▶ [SUPPLIED INFORMATION]:
****************

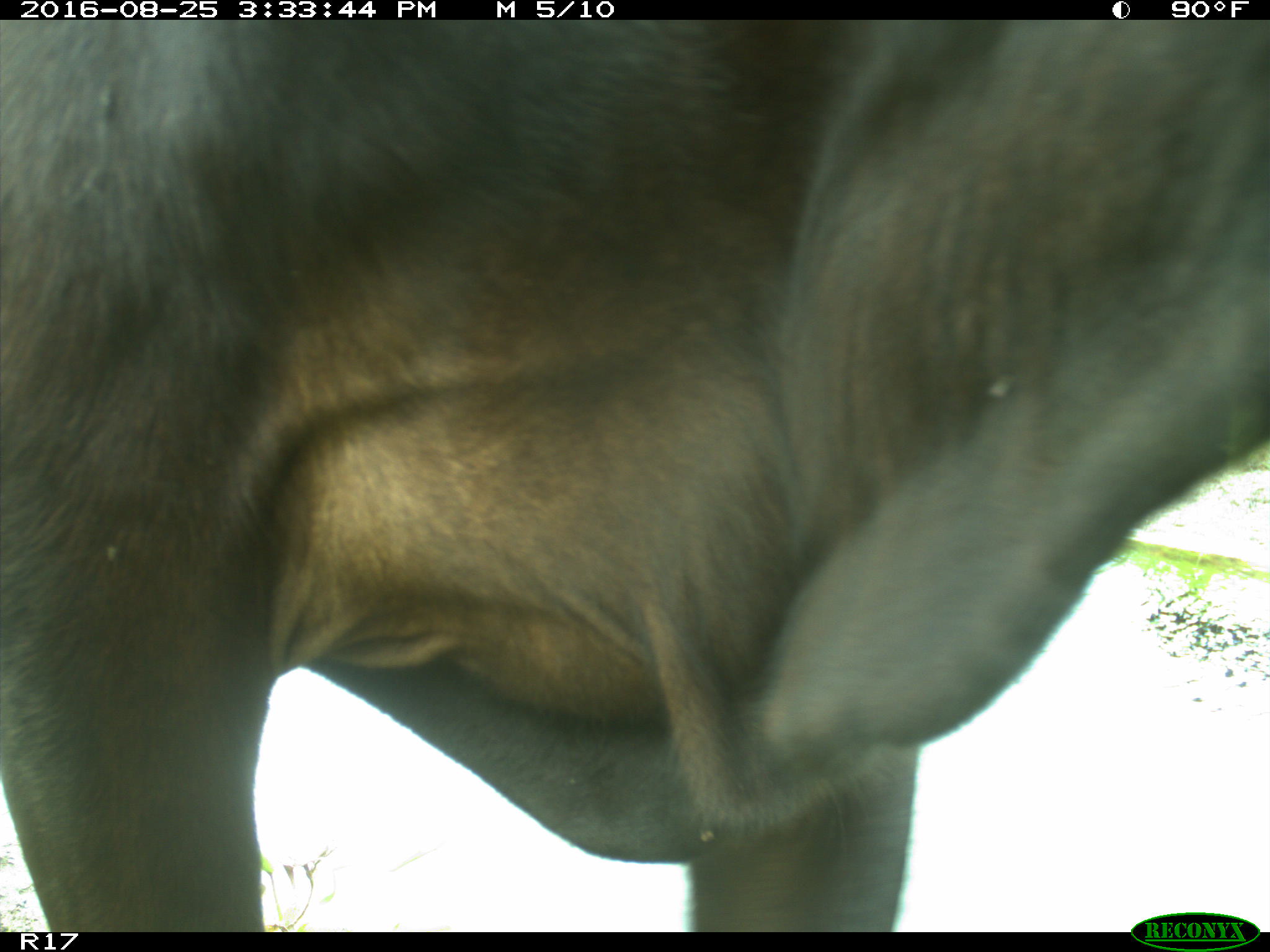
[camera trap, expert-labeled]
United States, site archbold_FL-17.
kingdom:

****************

▶ [BRIEF]:
Reproduce the listing exactly, but omit every picture in it.

▶ [COMPLETED EXERCISE]:
[camera trap, expert-labeled]
United States, site archbold_FL-17.
kingdom:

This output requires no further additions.